The crowd was so intently curious to see how I would answer and then he asked me what the date was just knowing that I was going to mess that one up (he seemed like he was determined to cart me off to the psycho ward). I had to think about that one for a few seconds more but when I answered, "October 1st" everybody went wild clapping!! Maybe you had to have been there to appreciate what I'm saying but it was pretty funny.
I had stuff packed all over my bike and when I went down, every bit of it came off and people were all up and down the highway bringing stuff back and setting it in a pile for me. Before I had left the house, I grabbed a great big bag of tampons and stuffed it in my tour pack. I never thought of having a "flow" quite like this one but a continuous flow of tampons kept blowing by while the interigation was taking place which was also funny (to me) and when I answered that last question right, I stepped away from everybody, grabbed up some that were blowing by and started handing them out like they were cigars and I had just had a baby or something!! Another victory!!
But then the thought of my gun hit me like the bullet it was packing and the best thing I thought to do was holler out, "my gun!!" so I could maybe tell who had it and also get all those people who were there to help me find it before somebody tried picking it up and stealing it. So the little (literally) county officer guy who was acting like he was in charge says, "oh, so you have a gun do you?" I said, "yes sir, I do. It's a Glock 40 and we need to find it before it gets in the wrong hands!" Again, they wouldn't let me go to look for it. The State Trooper and Robert De Niro and the paramedics stayed with me while everybody else was looking for my gun.
I knew there was no way it could still be on the bike the way I carried it. Sure enough, the county guy walks up with it in his hand commenting on what a nice weapon it was but he wouldn't give it back to me. It was like he was dangling it out in front of me like a carrot in front of a horse or something. Just intentionally trying to piss me off - the bastard!! Why do they always have to act so smart-alec-like? They're the ones who start all the trouble half of the time I bet 'cha!! They're like garbage men - I'm glad we've got 'em but I sure wouldn't want to be one!! : )

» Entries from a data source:
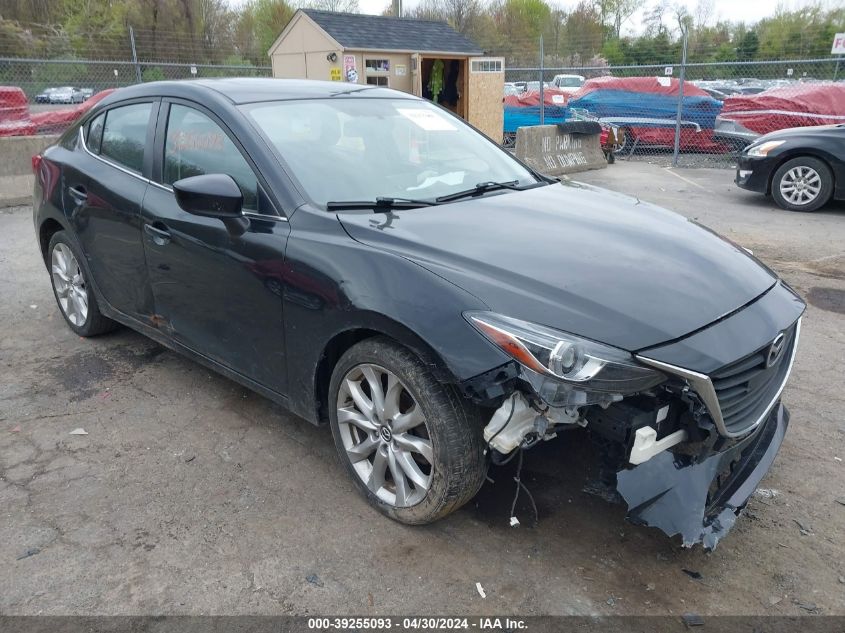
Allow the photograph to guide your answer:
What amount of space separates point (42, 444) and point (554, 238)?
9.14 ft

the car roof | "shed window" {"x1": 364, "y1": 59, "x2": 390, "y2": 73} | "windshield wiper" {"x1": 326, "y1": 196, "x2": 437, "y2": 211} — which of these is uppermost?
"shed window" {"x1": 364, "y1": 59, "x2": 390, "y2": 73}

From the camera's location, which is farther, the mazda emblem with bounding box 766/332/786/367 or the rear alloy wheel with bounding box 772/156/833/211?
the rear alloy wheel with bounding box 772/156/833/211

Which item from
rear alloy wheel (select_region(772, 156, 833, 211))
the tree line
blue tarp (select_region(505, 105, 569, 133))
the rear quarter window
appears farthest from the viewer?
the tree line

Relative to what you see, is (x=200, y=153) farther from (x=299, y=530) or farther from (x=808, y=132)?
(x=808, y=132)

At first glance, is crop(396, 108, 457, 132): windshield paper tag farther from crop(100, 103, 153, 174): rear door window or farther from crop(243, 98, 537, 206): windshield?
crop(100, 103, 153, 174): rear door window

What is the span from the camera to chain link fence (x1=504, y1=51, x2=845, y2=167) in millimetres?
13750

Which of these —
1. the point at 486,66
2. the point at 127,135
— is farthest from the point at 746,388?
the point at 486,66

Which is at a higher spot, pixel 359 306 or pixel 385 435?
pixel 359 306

» Challenges:
1) Decide whether each statement agrees with the motorcycle crash account, answering yes or no for each and quoting the exact words of the account that settle it: (a) The gun was a Glock 40. (b) The county officer returned the gun as soon as he found it. (c) The bag of tampons had been packed in the tour pack.
2) Write what comes next in the motorcycle crash account, picking up after its final sentence.
None of the entries is needed for what comes next.

» Answers to the exercises:
1)
(a) Yes: "It's a Glock 40"
(b) No: "he wouldn't give it back to me"
(c) Yes: "stuffed it in my tour pack"

2)
So he tells me he needs to see my permit. Well, I didn't bring it because after laminating it, it's bigger than the credit cards I carry in my little billfold and the stupid piece of paper doesn't mean anything anyway when it gets right down to it so I didn't have it with me. When I told him this, he looked like a bloodhound that just caught a scent!! His already smart-alec attitude then turned into something that was obviously directed towards me in a negative and threatening way. He went to his car to call in and see if I was telling the truth about having one registered with the state. I told De Niro, State Trooper and the paramedics he ought to have his radio taken away!! They wanted to laugh (I could tell) but they couldn't.
After the paramedics got through wrapping my arm up (had only my jeans and a tank top on and all I got in injuries was some rash on my right arm and the back pockets on my jeans ripped off but my ass was black and blue all over - there was nothing they could do for that), the country cop comes back over and says they don't have any record of it and he was going to have to keep the gun and place me under arrest. Oh, God - that was all I could take. I gave him one of my Dolly Parton verbal ass-whippings making him look real stupid for taking a woman's gun away from her, who lives in Memphis, TN where the crime rate isn't even discussed because it's higher than Chicago, IL's has ever been and, especially, after going through what I had just been through in the wreck that should have killed me and now he's going to put me in jail because I was honest in telling him about the gun in the first place so it would not get in the wrong hands. Obviously, it WAS in the wrong hands - his!!! I ended by asking him how he can sleep and telling him he ought to be ashamed of his self. I mean I got excited with this one and everybody knew it. State Trooper suggested to him that he go call one more time and I was put in the State Trooper's car.
By now, I'm wondering about insurance issues in getting my bike fixed so while I was able to talk to him, I asked the Trooper how he was going to ticket me. Get this - he say's, "well, what do you think happened?" I said, "I don't know but I don't want to talk about it anyway." He says, "Weeeeelllllllllllll, the way I see it, you were traveling with the flow of traffic and suddenly everybody started putting on their brakes leaving you nowhere to go and I'm not going to ticket you at all - how's that?" I told him that was good news, now, what are we going to do with Barney Bad-Ass who just couldn't wait to take me to jail? He said, "let's just let him run his mouth." Hey - sounded like I had an ally on my side!! Thank you Spirit world!!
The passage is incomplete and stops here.